> _Text under study_:

⟨

Vendor engineering is super important. Cost is part of architecture, high leverage. It's not enough to just know how to write code. Automation is not actually software engineering. This is the natural end state evolution. I feel like, for some of us who come from ops land, this can feel like the end times. There are people who are shutting down ops teams and talking about how. Forget shitting on DevOps teams. People even talk about how crappy ops teams are anymore. From my perspective, operations engineering has always involved writing code. It's incredibly difficult and challenging, but nobody wants to hear this stuff. I feel like if there's anything you should take away from all this stuff about platforms, it's that, your work is more vital than ever. It's harder than ever. The stakes are higher. There's less of it. There are fewer people relative to the number of engineers that are out there who understand how to build resilient, reliable, healthy systems. I feel like we should approach this world with confidence and self-assuredness. The world still needs us, and always will. The hardest part of software is operating it: always has been, always will be. I think that with the advent of ChatGPT, the whole world is about to discover this. For a long time, it's been like writing software feels pretty hard. This is pretty hard. It must be pretty hard. Now that writing code is cheap and easy, everyone's going to realize that the real challenge in software is and always has been understanding it. In conclusion, computers are terrible. Everything dies.

Participant 1: Just wondering if you have any suggestions about measuring the impact of platform engineering work across the organization. Also, just any thoughts about observing, the tooling and SDKs and things that are part of the developer experience, kind of measuring those things [inaudible 00:36:04].

Majors: I feel like we're pretty early on in trying to figure out how to do this. The thing that comes immediately to mind for me are just, what are the things that your engineers end up doing? Spinning up a new service is something we always talk about. How often do you really do that? For most of us, it's not the most common thing that we do. What are the common operations? How long does it take? Monitoring that over time. Whenever you're dealing with engineering labor, and the value associated, this can become a bit of a touchy subject. I think that the answer to this is not to not measure, the answer is to measure lots of things so that you don't focus on one or two things and then optimize for those things to the detriment of everything else. Measure lots of things. Instrument everything. You can measure things like, how long does it take to perform this operation? So much of this is sentiment. I don't think we should shy away from that. I think that, yes, it can feel very meaningless to be like, how hard is it, or how much time do you feel like you spend doing these operational tasks over time? If you ask the same questions on a regular cadence, like five super simple questions, it takes people just like two minutes to do, and you ask them every month. Watching that over time, I think is very meaningful.

⟩

> _Actions to take_:
**A)** Answer these questions using the platform engineering talk above:
(i) In the talk's opening section, what does the speaker call the hardest part of software?
(ii) When measuring engineering labor becomes a touchy subject, what does Majors say the answer is?
(iii) How many simple questions does Majors suggest asking, and how often?
**B)** Carry the platform engineering talk forward from the end of Majors' reply, keeping its spoken question-and-answer style.

> _Recorded information_:
⟨

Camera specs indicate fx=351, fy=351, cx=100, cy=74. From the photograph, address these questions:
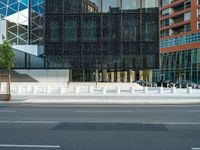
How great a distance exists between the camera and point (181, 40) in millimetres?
85438

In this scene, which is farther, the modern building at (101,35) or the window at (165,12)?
the window at (165,12)

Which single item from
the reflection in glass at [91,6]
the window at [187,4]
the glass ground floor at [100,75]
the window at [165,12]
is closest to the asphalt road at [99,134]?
the reflection in glass at [91,6]

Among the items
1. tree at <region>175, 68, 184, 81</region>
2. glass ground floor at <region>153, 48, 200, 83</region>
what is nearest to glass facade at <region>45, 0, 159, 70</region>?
glass ground floor at <region>153, 48, 200, 83</region>

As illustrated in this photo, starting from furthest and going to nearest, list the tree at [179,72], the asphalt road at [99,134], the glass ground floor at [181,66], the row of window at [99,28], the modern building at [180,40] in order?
the tree at [179,72] < the modern building at [180,40] < the glass ground floor at [181,66] < the row of window at [99,28] < the asphalt road at [99,134]

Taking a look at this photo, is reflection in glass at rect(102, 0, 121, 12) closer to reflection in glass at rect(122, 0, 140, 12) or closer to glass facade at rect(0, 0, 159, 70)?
glass facade at rect(0, 0, 159, 70)

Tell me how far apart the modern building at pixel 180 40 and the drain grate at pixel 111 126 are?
64.6 m

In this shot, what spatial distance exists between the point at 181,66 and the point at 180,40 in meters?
7.06

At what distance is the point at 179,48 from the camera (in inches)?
3388

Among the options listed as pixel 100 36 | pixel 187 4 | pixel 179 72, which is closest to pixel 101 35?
pixel 100 36

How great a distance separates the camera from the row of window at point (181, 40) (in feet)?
260

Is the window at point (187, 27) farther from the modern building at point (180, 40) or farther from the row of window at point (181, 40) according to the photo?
the row of window at point (181, 40)

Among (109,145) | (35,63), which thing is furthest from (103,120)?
(35,63)

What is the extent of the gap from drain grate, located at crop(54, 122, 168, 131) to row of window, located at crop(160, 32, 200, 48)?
228 feet

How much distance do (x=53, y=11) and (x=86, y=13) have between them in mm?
5008
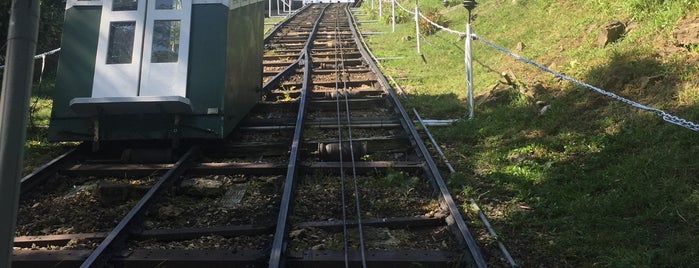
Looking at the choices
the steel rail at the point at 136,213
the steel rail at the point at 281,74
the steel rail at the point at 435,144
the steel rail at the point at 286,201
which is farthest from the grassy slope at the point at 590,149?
the steel rail at the point at 136,213

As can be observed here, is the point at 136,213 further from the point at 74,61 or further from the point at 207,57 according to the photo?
the point at 74,61

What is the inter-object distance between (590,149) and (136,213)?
4.42 metres

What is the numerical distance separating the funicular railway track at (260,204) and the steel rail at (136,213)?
0.5 inches

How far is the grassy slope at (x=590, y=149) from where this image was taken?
157 inches

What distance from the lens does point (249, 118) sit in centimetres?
821

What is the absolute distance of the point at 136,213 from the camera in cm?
445

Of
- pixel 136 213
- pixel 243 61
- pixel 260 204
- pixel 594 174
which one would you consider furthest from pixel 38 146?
pixel 594 174

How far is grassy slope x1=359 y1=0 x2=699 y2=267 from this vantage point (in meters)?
Result: 4.00

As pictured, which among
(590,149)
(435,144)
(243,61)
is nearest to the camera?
(590,149)

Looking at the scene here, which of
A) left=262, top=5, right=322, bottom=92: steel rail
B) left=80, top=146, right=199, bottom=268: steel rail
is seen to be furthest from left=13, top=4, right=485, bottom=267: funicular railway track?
left=262, top=5, right=322, bottom=92: steel rail

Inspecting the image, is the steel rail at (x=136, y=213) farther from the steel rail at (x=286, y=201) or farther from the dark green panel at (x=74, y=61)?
the dark green panel at (x=74, y=61)

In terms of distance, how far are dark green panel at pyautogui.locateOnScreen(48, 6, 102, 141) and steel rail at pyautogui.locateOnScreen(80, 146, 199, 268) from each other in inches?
53.4

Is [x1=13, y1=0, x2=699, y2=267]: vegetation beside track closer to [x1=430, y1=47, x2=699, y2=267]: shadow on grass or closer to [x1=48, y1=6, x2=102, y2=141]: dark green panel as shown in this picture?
[x1=430, y1=47, x2=699, y2=267]: shadow on grass

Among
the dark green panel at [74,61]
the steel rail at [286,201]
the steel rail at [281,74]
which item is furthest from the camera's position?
the steel rail at [281,74]
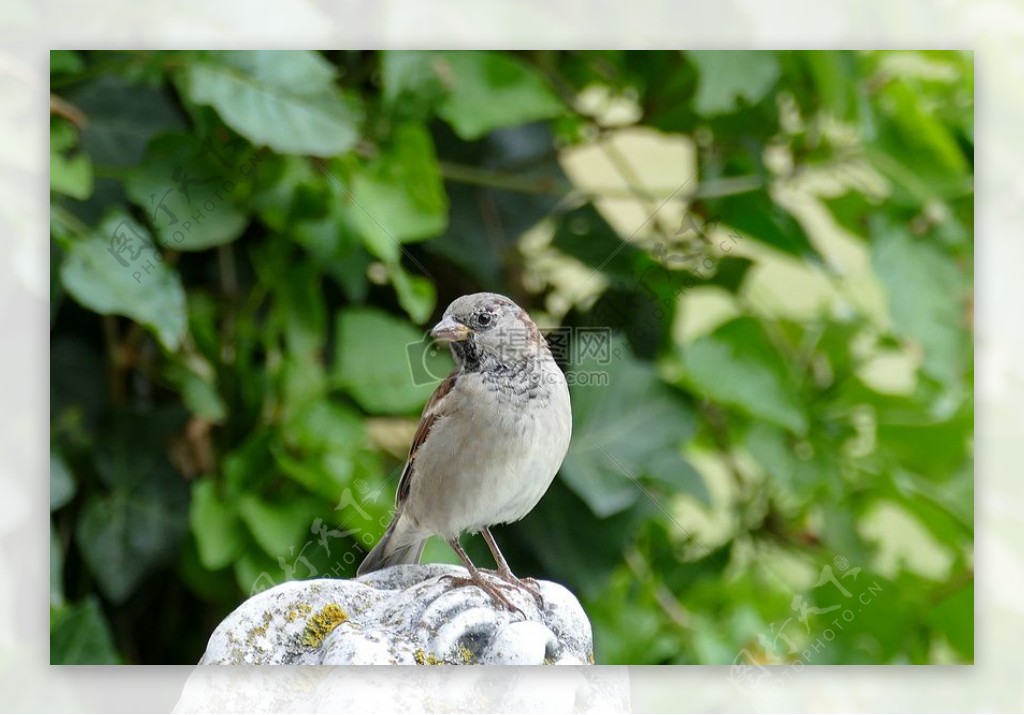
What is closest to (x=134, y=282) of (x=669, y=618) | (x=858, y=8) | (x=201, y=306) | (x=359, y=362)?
(x=201, y=306)

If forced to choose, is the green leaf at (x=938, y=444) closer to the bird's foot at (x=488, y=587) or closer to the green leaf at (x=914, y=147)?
the green leaf at (x=914, y=147)

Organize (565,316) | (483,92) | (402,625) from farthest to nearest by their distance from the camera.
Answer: (483,92), (565,316), (402,625)

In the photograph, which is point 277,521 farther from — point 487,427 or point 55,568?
point 487,427

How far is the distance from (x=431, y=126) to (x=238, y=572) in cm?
60

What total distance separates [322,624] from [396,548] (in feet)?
0.40

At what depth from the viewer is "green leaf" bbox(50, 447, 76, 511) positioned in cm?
155

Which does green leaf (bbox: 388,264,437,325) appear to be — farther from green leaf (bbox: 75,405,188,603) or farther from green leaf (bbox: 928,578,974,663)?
green leaf (bbox: 928,578,974,663)

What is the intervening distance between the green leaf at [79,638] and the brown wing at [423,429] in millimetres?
455

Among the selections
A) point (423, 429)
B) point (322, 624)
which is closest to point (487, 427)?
point (423, 429)

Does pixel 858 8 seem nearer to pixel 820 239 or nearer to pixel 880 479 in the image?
pixel 820 239

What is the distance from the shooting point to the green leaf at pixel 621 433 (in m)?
1.43

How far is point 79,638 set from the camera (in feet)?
5.08

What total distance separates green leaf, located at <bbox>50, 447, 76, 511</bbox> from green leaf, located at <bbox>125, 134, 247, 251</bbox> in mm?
300

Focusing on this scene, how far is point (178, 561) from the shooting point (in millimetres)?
1585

⟩

> _Written answers_:
**A)**
(i) Operating it.
(ii) Not to stop measuring, but to measure lots of things so that you don't focus on one or two and optimize for those to the detriment of everything else.
(iii) Five super simple questions, asked every month.

**B)**
Participant 2: If the product is never deprecating or shutting anything down, why would the platform?

Majors: You're not a product engineering team, you're a platform engineering team. For example, if you're moving from using EC2 instances to using Kubernetes. Hopefully, you'd spin down the tooling for like spinning up EC2 instances, once you're fully migrated over to Kubernetes. That kind of thing. If nothing is ever getting deprecated from your product, that seems like a big problem. Things get deprecated from the code base without being deprecated from the product. I just think that not enough things get killed, and we should all be doing our part to find more of them.

Participant 3: I was curious about how you resolve this tension that I sometimes see where like a product team is focused on increasing top-line revenue, and they might try to obscure or just not discuss all the costs associated with it, and just like maybe how much headcount it involved, or reliability issues. You were saying that product teams should own that. How do you create the incentive, so that they want to do that, even though it might yield to the overall result?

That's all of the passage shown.